The technology, which Mazzuca submitted a sample for, was the same used to nab accused Gilgo Beach serial killer Rex Heuermann and Golden State Killer Joseph James DeAngelo, according to the outlet.
After being shown a gruesome photo of the newborn’s charred remains, Mazzuca made an admission with seemingly casual indifference, footage released by the Albany County District Attorney’s Office showed.

“I did it,” Mazzuca calmly states to the officer, before attempting to justify her heinous act when she was in her mid-twenties.
“I got pregnant. I had the baby. I gave birth in my bathtub; the baby died. I didn’t know how to get rid of it,” she claimed to officers — still not appearing to break into any semblance of emotional response.

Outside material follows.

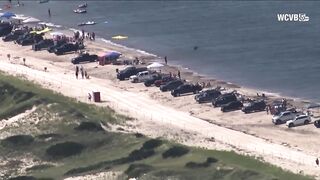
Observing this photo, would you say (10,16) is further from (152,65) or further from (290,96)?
(290,96)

Mazzuca denied burning Baby Moses, claiming that the child had died in the bathtub during childbirth and that she placed the corpse in a bag and handed it to a “random person” at the park, video showed.
Detectives told Mazzuca that an autopsy found Baby Moses had not died of natural causes and her story was not adding up, News10 reported.
“I didn’t know what to do. I set the baby on fire,” Mazzuca admitted calmly, while adjusting the hem of her skirt. “It was dead.”

“I suffocated the child,” she said, claiming to officers that the child was not alive when she lit him on fire.
Mazzuca pleaded guilty to a manslaughter charge in February and was sentenced to 25 years in prison last month, News10 reported.
Baby Moses was found on Sept. 7, 1997, in a blue towel — burned to death near a box of wooden matches, according to the Doe Network.
The child has a headstone in Graceland Cemetery that reads, “Moses Washington. Citizen of Albany. Child of God.”